- Exercise instructions
Give the data back exactly. Leave out any images.

+ + + +

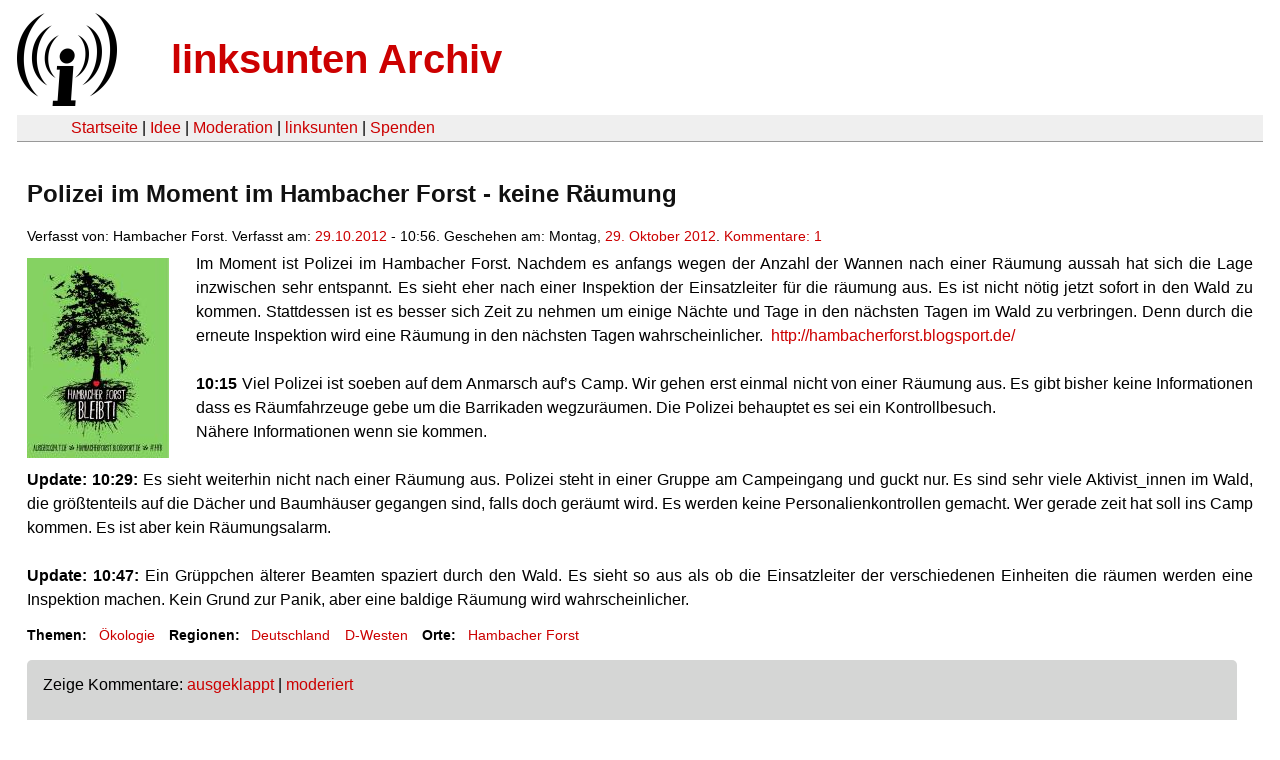

--- FILE ---
content_type: text/html
request_url: https://linksunten.indymedia.org/de/node/node/69926/unfold/all/index.html
body_size: 2202
content:
<!DOCTYPE html PUBLIC "-//W3C//DTD XHTML 1.0 Transitional//EN"
        "http://www.w3.org/TR/xhtml1/DTD/xhtml1-transitional.dtd">
<html xmlns="http://www.w3.org/1999/xhtml" xml:lang="de" lang="de" dir="ltr">

<head>
<meta http-equiv="Content-Type" content="text/html; charset=utf-8" />
  <title>Polizei im Moment im Hambacher Forst - keine Räumung | linksunten Archiv</title>
  <meta http-equiv="Content-Style-Type" content="text/css" />
  <meta http-equiv="Content-Type" content="text/html; charset=utf-8" />
<link rel="shortcut icon" href="../../../../static/favicon.ico" type="image/x-icon" />
  <link type="text/css" rel="stylesheet" media="all" href=../../../../static/linksunten.css />
 </head>
<body class="not-front not-logged-in page-node node-type-story no-sidebars i18n-de">
<div id="center">
<a name="top"></a>
<table id="header">
  <tr>
    <td>
      <a href="../../../index.html" title="((i))"><img src="../../../../static/logo.png" alt="((i))" /></a>
    </td>
    <td>
      <h1 id="site-name"><a href="../../../index.html" title="linksunten Archiv">linksunten Archiv</a></h1>
    </td>
  </tr>
</table>
<table id="wrapper-header-table"><tr>
<td id="wrapper-header-table-td-left"></td><td>
<table id="header-table">
  <tr>
    <td>
      <table id="header-table-links">
        <tr>
          <td id="header-table-td-left"></td>
          <td id="header-table-td-links">
            <a href="../../../index.html">Startseite</a>&nbsp;| <a href="../../../1/index.html">Idee</a>&nbsp;| <a href="../../../350/index.html">Moderation</a>&nbsp;| <a href="../../../../user/7/blog/index.html">linksunten</a>&nbsp;| <a href="../../../../donate/index.html">Spenden</a> 
          </td>
        </tr>
      </table>
    </td>
  </tr>
</table>
</td>
<td id="wrapper-header-table-td-right"></td>
</tr>
</table>
<table id="content">
  <tr>
        <td class="main-content" id="content-none">

      
      <h2 class="content-title">Polizei im Moment im Hambacher Forst - keine Räumung</h2>
      
      
      
      
      <div id="node-69926" class="node clear-block">

  <div>

<div class="meta">
      <span class="submitted">Verfasst von:&nbsp;Hambacher Forst. Verfasst am:&nbsp;<a href="../../../../archiv/texte/2012/10/index.html#2012-10-29">29.10.2012</a> - 10:56. Geschehen am:&nbsp;Montag, <a href="../../../../archiv/kalender/2012/10/index.html#2012-10-29">29. Oktober 2012</a>. <a href="#comments">Kommentare:&nbsp;1</a>        </span>
  </div>
<div class="teaserimage-body"><a href="../../../69927/index.html"><img src="../../../../system/files/images/1283406936.thumbnail.jpg" alt="HB-bleibt" title="HB-bleibt"  class="image image-thumbnail " width="142" height="200" /></a></div><div class="content">
  <p>Im Moment ist Polizei im Hambacher Forst. Nachdem es anfangs wegen der Anzahl der Wannen nach einer Räumung aussah hat sich die Lage inzwischen sehr entspannt. Es sieht eher nach einer Inspektion der Einsatzleiter für die räumung aus. Es ist nicht nötig jetzt sofort in den Wald zu kommen. Stattdessen ist es besser sich Zeit zu nehmen um einige Nächte und Tage in den nächsten Tagen im Wald zu verbringen. Denn durch die erneute Inspektion wird eine Räumung in den nächsten Tagen wahrscheinlicher.&nbsp; <a href="http://hambacherforst.blogsport.de/" title="http://hambacherforst.blogsport.de/" rel="nofollow">http://hambacherforst.blogsport.de/</a></p><p></p><p>&nbsp;</p><p><strong>10:15 </strong>Viel Polizei ist soeben auf dem Anmarsch auf’s Camp. Wir gehen erst 
einmal nicht von einer Räumung aus. Es gibt bisher keine Informationen 
dass es Räumfahrzeuge gebe um die Barrikaden wegzuräumen. Die Polizei 
behauptet es sei ein Kontrollbesuch.<br />
Nähere Informationen wenn sie kommen.</p><p><br />
<strong>Update: 10:29: </strong>Es sieht weiterhin nicht nach einer 
Räumung aus. Polizei steht in einer Gruppe am Campeingang und guckt nur.
 Es sind sehr viele Aktivist_innen im Wald, die größtenteils auf die 
Dächer und Baumhäuser gegangen sind, falls doch geräumt wird. Es werden 
keine Personalienkontrollen gemacht. Wer gerade zeit hat soll ins Camp 
kommen. Es ist aber kein Räumungsalarm.</p><p><br />
<strong>Update: 10:47:</strong> Ein Grüppchen älterer Beamten spaziert 
durch den Wald. Es sieht so aus als ob die Einsatzleiter der 
verschiedenen Einheiten die räumen werden eine Inspektion machen. Kein 
Grund zur Panik, aber eine baldige Räumung wird wahrscheinlicher.</p></div>
  <div class="categories">
    <div class="item-list"><ul><li class="first"><div class="categories-vocabulary">Themen:</div></li>
<li class="last"><div class="categories-term"><a href="../../../../archiv/themen/11/index.html">Ökologie</a></div></li>
</ul></div><div class="item-list"><ul><li class="first"><div class="categories-vocabulary">Regionen:</div></li>
<li><div class="categories-term"><a href="../../../../archiv/regionen/1/index.html">Deutschland</a></div></li>
<li class="last"><div class="categories-term"><a href="../../../../archiv/regionen/17/index.html">D-Westen</a></div></li>
</ul></div><div class="item-list"><ul><li class="first"><div class="categories-vocabulary">Orte:</div></li>
<li class="last"><div class="categories-term"><a href="../../../../archiv/orte/7198/index.html">Hambacher Forst</a></div></li>
</ul></div>  </div>
      
  </div> </div>
<div id="comments">
  <form action="index.html/"  accept-charset="UTF-8" method="post" id="comment-controls">
<div><div class="container-inline">Zeige Kommentare: <a href="index.html#comments">ausgeklappt</a>&nbsp;| <a href="../../../../node/69926/index.html#comments">moderiert</a></div>
</div></form>
<div id="comment-57735">
  <div class="comment-unfolded comment-published clear-block">
       
    <div class="comment-unfolded-subject"><h3><a href="#comment-57735">Bullen wieder weg</a> </h3></div>
   
    <div class="comment-unfolded-score-div">
      <span class="comment-unfolded-score-label"></span>
          </div>
   
    <div class="comment-unfolded-voting-controls">
      <span class="comment-unfolded-promote"></span> <span class="comment-unfolded-neutral"></span> <span class="comment-unfolded-bury"></span>
    </div>
   
    <div class="comment-unfolded-submitted">
      Verfasst von:&nbsp;anonym. Verfasst am:&nbsp;Mo, 29.10.2012 - 13:18.     </div>

    <div class="comment-unfolded-content">
      <p>Bullen wieder weg</p>    </div>
    <div class="comment-unfolded-links">
      <ul class="links"><li class="comment_forbidden first last"></li>
</ul>    </div>
  </div>
</div></div>
      
          </td>
      </tr>
</table>
<br/><br/><br/><br/>
</div>
</body>
</html>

+ + + +

- Your response
--- FILE ---
content_type: text/html
request_url: https://linksunten.indymedia.org/de/node/node/69926/unfold/all/index.html
body_size: 2202
content:
<!DOCTYPE html PUBLIC "-//W3C//DTD XHTML 1.0 Transitional//EN"
        "http://www.w3.org/TR/xhtml1/DTD/xhtml1-transitional.dtd">
<html xmlns="http://www.w3.org/1999/xhtml" xml:lang="de" lang="de" dir="ltr">

<head>
<meta http-equiv="Content-Type" content="text/html; charset=utf-8" />
  <title>Polizei im Moment im Hambacher Forst - keine Räumung | linksunten Archiv</title>
  <meta http-equiv="Content-Style-Type" content="text/css" />
  <meta http-equiv="Content-Type" content="text/html; charset=utf-8" />
<link rel="shortcut icon" href="../../../../static/favicon.ico" type="image/x-icon" />
  <link type="text/css" rel="stylesheet" media="all" href=../../../../static/linksunten.css />
 </head>
<body class="not-front not-logged-in page-node node-type-story no-sidebars i18n-de">
<div id="center">
<a name="top"></a>
<table id="header">
  <tr>
    <td>
      <a href="../../../index.html" title="((i))"><img src="../../../../static/logo.png" alt="((i))" /></a>
    </td>
    <td>
      <h1 id="site-name"><a href="../../../index.html" title="linksunten Archiv">linksunten Archiv</a></h1>
    </td>
  </tr>
</table>
<table id="wrapper-header-table"><tr>
<td id="wrapper-header-table-td-left"></td><td>
<table id="header-table">
  <tr>
    <td>
      <table id="header-table-links">
        <tr>
          <td id="header-table-td-left"></td>
          <td id="header-table-td-links">
            <a href="../../../index.html">Startseite</a>&nbsp;| <a href="../../../1/index.html">Idee</a>&nbsp;| <a href="../../../350/index.html">Moderation</a>&nbsp;| <a href="../../../../user/7/blog/index.html">linksunten</a>&nbsp;| <a href="../../../../donate/index.html">Spenden</a> 
          </td>
        </tr>
      </table>
    </td>
  </tr>
</table>
</td>
<td id="wrapper-header-table-td-right"></td>
</tr>
</table>
<table id="content">
  <tr>
        <td class="main-content" id="content-none">

      
      <h2 class="content-title">Polizei im Moment im Hambacher Forst - keine Räumung</h2>
      
      
      
      
      <div id="node-69926" class="node clear-block">

  <div>

<div class="meta">
      <span class="submitted">Verfasst von:&nbsp;Hambacher Forst. Verfasst am:&nbsp;<a href="../../../../archiv/texte/2012/10/index.html#2012-10-29">29.10.2012</a> - 10:56. Geschehen am:&nbsp;Montag, <a href="../../../../archiv/kalender/2012/10/index.html#2012-10-29">29. Oktober 2012</a>. <a href="#comments">Kommentare:&nbsp;1</a>        </span>
  </div>
<div class="teaserimage-body"><a href="../../../69927/index.html"><img src="../../../../system/files/images/1283406936.thumbnail.jpg" alt="HB-bleibt" title="HB-bleibt"  class="image image-thumbnail " width="142" height="200" /></a></div><div class="content">
  <p>Im Moment ist Polizei im Hambacher Forst. Nachdem es anfangs wegen der Anzahl der Wannen nach einer Räumung aussah hat sich die Lage inzwischen sehr entspannt. Es sieht eher nach einer Inspektion der Einsatzleiter für die räumung aus. Es ist nicht nötig jetzt sofort in den Wald zu kommen. Stattdessen ist es besser sich Zeit zu nehmen um einige Nächte und Tage in den nächsten Tagen im Wald zu verbringen. Denn durch die erneute Inspektion wird eine Räumung in den nächsten Tagen wahrscheinlicher.&nbsp; <a href="http://hambacherforst.blogsport.de/" title="http://hambacherforst.blogsport.de/" rel="nofollow">http://hambacherforst.blogsport.de/</a></p><p></p><p>&nbsp;</p><p><strong>10:15 </strong>Viel Polizei ist soeben auf dem Anmarsch auf’s Camp. Wir gehen erst 
einmal nicht von einer Räumung aus. Es gibt bisher keine Informationen 
dass es Räumfahrzeuge gebe um die Barrikaden wegzuräumen. Die Polizei 
behauptet es sei ein Kontrollbesuch.<br />
Nähere Informationen wenn sie kommen.</p><p><br />
<strong>Update: 10:29: </strong>Es sieht weiterhin nicht nach einer 
Räumung aus. Polizei steht in einer Gruppe am Campeingang und guckt nur.
 Es sind sehr viele Aktivist_innen im Wald, die größtenteils auf die 
Dächer und Baumhäuser gegangen sind, falls doch geräumt wird. Es werden 
keine Personalienkontrollen gemacht. Wer gerade zeit hat soll ins Camp 
kommen. Es ist aber kein Räumungsalarm.</p><p><br />
<strong>Update: 10:47:</strong> Ein Grüppchen älterer Beamten spaziert 
durch den Wald. Es sieht so aus als ob die Einsatzleiter der 
verschiedenen Einheiten die räumen werden eine Inspektion machen. Kein 
Grund zur Panik, aber eine baldige Räumung wird wahrscheinlicher.</p></div>
  <div class="categories">
    <div class="item-list"><ul><li class="first"><div class="categories-vocabulary">Themen:</div></li>
<li class="last"><div class="categories-term"><a href="../../../../archiv/themen/11/index.html">Ökologie</a></div></li>
</ul></div><div class="item-list"><ul><li class="first"><div class="categories-vocabulary">Regionen:</div></li>
<li><div class="categories-term"><a href="../../../../archiv/regionen/1/index.html">Deutschland</a></div></li>
<li class="last"><div class="categories-term"><a href="../../../../archiv/regionen/17/index.html">D-Westen</a></div></li>
</ul></div><div class="item-list"><ul><li class="first"><div class="categories-vocabulary">Orte:</div></li>
<li class="last"><div class="categories-term"><a href="../../../../archiv/orte/7198/index.html">Hambacher Forst</a></div></li>
</ul></div>  </div>
      
  </div> </div>
<div id="comments">
  <form action="index.html/"  accept-charset="UTF-8" method="post" id="comment-controls">
<div><div class="container-inline">Zeige Kommentare: <a href="index.html#comments">ausgeklappt</a>&nbsp;| <a href="../../../../node/69926/index.html#comments">moderiert</a></div>
</div></form>
<div id="comment-57735">
  <div class="comment-unfolded comment-published clear-block">
       
    <div class="comment-unfolded-subject"><h3><a href="#comment-57735">Bullen wieder weg</a> </h3></div>
   
    <div class="comment-unfolded-score-div">
      <span class="comment-unfolded-score-label"></span>
          </div>
   
    <div class="comment-unfolded-voting-controls">
      <span class="comment-unfolded-promote"></span> <span class="comment-unfolded-neutral"></span> <span class="comment-unfolded-bury"></span>
    </div>
   
    <div class="comment-unfolded-submitted">
      Verfasst von:&nbsp;anonym. Verfasst am:&nbsp;Mo, 29.10.2012 - 13:18.     </div>

    <div class="comment-unfolded-content">
      <p>Bullen wieder weg</p>    </div>
    <div class="comment-unfolded-links">
      <ul class="links"><li class="comment_forbidden first last"></li>
</ul>    </div>
  </div>
</div></div>
      
          </td>
      </tr>
</table>
<br/><br/><br/><br/>
</div>
</body>
</html>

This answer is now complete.